* START *
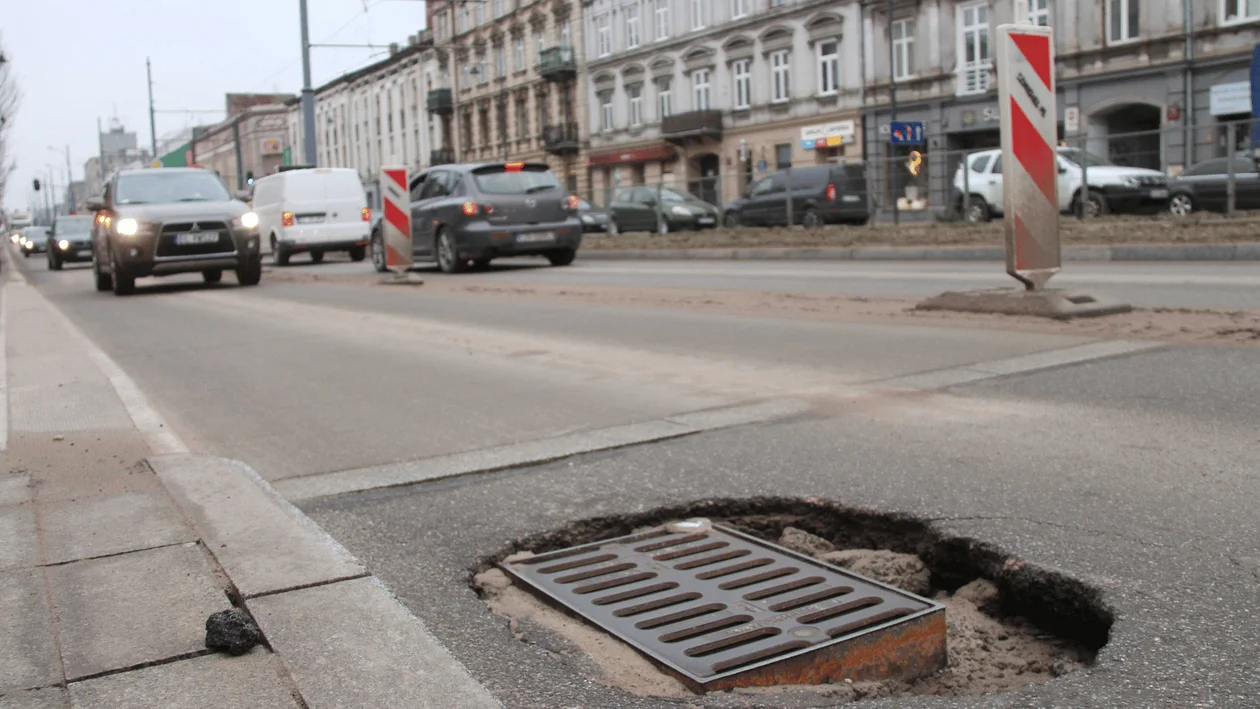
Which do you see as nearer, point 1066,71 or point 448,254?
point 448,254

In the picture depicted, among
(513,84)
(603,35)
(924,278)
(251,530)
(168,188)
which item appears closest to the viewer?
(251,530)

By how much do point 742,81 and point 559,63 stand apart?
13.4 meters

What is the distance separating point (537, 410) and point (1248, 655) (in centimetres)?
378

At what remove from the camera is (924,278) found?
1359 centimetres

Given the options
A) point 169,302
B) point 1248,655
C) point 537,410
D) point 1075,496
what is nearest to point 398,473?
point 537,410

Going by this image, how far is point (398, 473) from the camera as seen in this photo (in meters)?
4.55

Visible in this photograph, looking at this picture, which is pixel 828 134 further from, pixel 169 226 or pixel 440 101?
pixel 440 101

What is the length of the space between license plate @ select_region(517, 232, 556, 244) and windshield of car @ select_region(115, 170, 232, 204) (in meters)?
4.39

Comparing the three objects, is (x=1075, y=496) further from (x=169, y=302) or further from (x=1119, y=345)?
(x=169, y=302)

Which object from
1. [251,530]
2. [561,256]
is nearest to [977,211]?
[561,256]

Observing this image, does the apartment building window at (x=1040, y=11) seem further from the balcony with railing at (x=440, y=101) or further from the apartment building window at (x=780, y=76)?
the balcony with railing at (x=440, y=101)

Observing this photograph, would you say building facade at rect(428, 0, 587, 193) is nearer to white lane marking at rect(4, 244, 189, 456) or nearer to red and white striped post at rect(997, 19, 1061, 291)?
white lane marking at rect(4, 244, 189, 456)

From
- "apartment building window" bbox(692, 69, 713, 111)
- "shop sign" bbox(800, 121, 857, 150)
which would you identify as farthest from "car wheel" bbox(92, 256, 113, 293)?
"apartment building window" bbox(692, 69, 713, 111)

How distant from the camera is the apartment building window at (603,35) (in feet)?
183
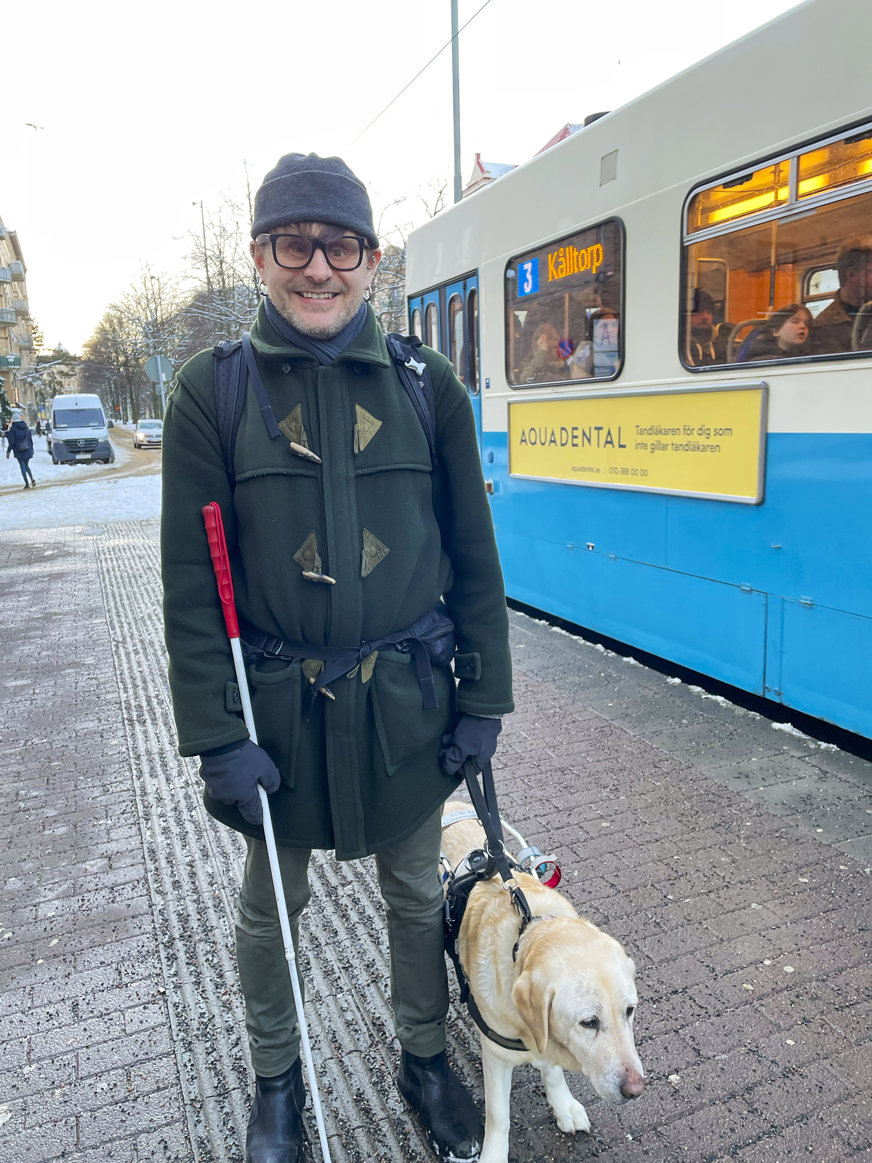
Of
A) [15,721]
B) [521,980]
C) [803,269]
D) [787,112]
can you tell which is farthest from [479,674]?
[15,721]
* END *
Given problem:
Transcribe every item above word for word, with each answer, and omit the images.

Completed task:
Which do you see as nearer, point 1066,71 or point 448,254?
point 448,254

In the picture depicted, among
(513,84)
(603,35)
(924,278)
(251,530)
(168,188)
which item appears closest to the viewer?
(251,530)

By how much do point 742,81 and point 559,63 stand apart?
13.4 meters

What is the distance separating point (537, 410) and point (1248, 655) (in centimetres)?
378

At what remove from the camera is (924,278) found?
1359 centimetres

Given the options
A) point 169,302
B) point 1248,655
C) point 537,410
D) point 1075,496
what is nearest to point 398,473?
point 537,410

Going by this image, how far is point (398, 473) from the camera as seen in this photo (in meters)?
4.55

Visible in this photograph, looking at this picture, which is pixel 828 134 further from, pixel 169 226 or pixel 440 101?
pixel 440 101

What is the length of the space between license plate @ select_region(517, 232, 556, 244) and windshield of car @ select_region(115, 170, 232, 204) (in meters)?
4.39

Comparing the three objects, is (x=1075, y=496) further from (x=169, y=302) or further from (x=1119, y=345)?
(x=169, y=302)

Which object from
1. [251,530]
2. [561,256]
is nearest to [977,211]?
[561,256]

Observing this image, does the apartment building window at (x=1040, y=11) seem further from the balcony with railing at (x=440, y=101) or further from the apartment building window at (x=780, y=76)?
the balcony with railing at (x=440, y=101)

Observing this photograph, would you say building facade at rect(428, 0, 587, 193) is nearer to white lane marking at rect(4, 244, 189, 456) or nearer to red and white striped post at rect(997, 19, 1061, 291)?
white lane marking at rect(4, 244, 189, 456)

From
- "apartment building window" bbox(692, 69, 713, 111)
- "shop sign" bbox(800, 121, 857, 150)
which would you identify as farthest from "car wheel" bbox(92, 256, 113, 293)?
"apartment building window" bbox(692, 69, 713, 111)

How distant from the camera is the apartment building window at (603,35) (in feet)?
183
Of
A) [15,721]
B) [521,980]
C) [803,269]
D) [787,112]
can you tell which is farthest from [479,674]?
[15,721]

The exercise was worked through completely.